Archive for the ‘Gossip’ Category

All They’re Good for Is Committing Bank Robberies

Woman: Be still, we have to wait for our turn.
Kid: Why are we here?
Woman: We’re returning a package.
Kid: Why?
Woman: Because I don’t want it.
Kid: What’s in it?
Woman: I don’t know. I think it’s pantyhose.
Kid: You don’t want the pantyhose?
Woman: No, I don’t want the pantyhose.
Kid: Why?
Woman: Because pantyhose are evil.

Post office
Leander, Texas

Overheard by: Faedorah

While Your Coworker Holds It… What?

Lackey #1: My buddy tells me he exercises his cock in the shower by doing curls with a wet towel.
Lackey #2: That’s ridiculous.

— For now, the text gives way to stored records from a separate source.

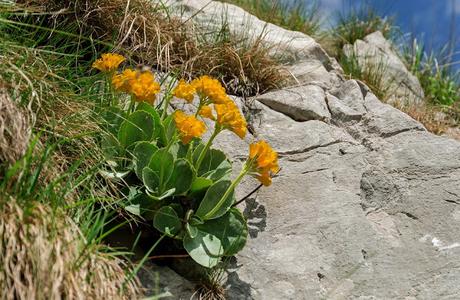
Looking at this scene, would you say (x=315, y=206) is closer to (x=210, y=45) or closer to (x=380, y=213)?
(x=380, y=213)

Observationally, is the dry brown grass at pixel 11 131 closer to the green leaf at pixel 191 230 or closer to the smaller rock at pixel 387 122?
the green leaf at pixel 191 230

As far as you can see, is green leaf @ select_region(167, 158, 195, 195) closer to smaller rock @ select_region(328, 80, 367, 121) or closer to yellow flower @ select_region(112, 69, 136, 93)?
yellow flower @ select_region(112, 69, 136, 93)

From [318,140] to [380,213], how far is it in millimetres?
524

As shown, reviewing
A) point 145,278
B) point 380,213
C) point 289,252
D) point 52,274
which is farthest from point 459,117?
point 52,274

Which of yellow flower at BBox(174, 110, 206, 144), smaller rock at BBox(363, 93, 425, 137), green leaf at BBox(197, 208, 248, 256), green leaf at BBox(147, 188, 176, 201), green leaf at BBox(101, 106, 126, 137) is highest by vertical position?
yellow flower at BBox(174, 110, 206, 144)

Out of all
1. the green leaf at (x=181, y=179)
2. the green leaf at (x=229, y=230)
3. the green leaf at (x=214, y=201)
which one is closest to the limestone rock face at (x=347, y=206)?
the green leaf at (x=229, y=230)

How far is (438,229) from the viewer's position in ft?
10.6

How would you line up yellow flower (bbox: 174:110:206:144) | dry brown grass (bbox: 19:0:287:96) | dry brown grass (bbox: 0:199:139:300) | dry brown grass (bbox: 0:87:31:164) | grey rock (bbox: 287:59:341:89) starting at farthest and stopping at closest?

Everyone knows the best way to do that is by flexing your chode muscle all day long.

100 Wall Street
New York, New York

He Just Doesn’t Have the Underwearwithal

Woman: I haven’t talked to Henry* in a week. I’m through with him.
Man: Why? What happened?
Woman: He’s sooo selfish. He took the last t-shirt out of my drawer and wore it.
Man: That’s it? Dumped him over a t-shirt?
Woman: I texted him and told him we’re through.
Man: Wow. Dumped over a Hanes.
Woman: Yep. Infidelity I forgave, but don’t take my last goddamned t-shirt out of my fuckin’ drawer. Selfish!

45 South Illinois Street
Indianapolis, Indiana

Overheard by: Shatmandu

3PM Smoke Break

Co-worker #1: She came over to our area, started bothering us, and then complained about the noise. She just gets me really riled up sometimes.
Co-worker #2: The other girls seem to like her.
Co-worker #1: Yeah, that’s why you have to be nice to her. Otherwise I’d set her on fire.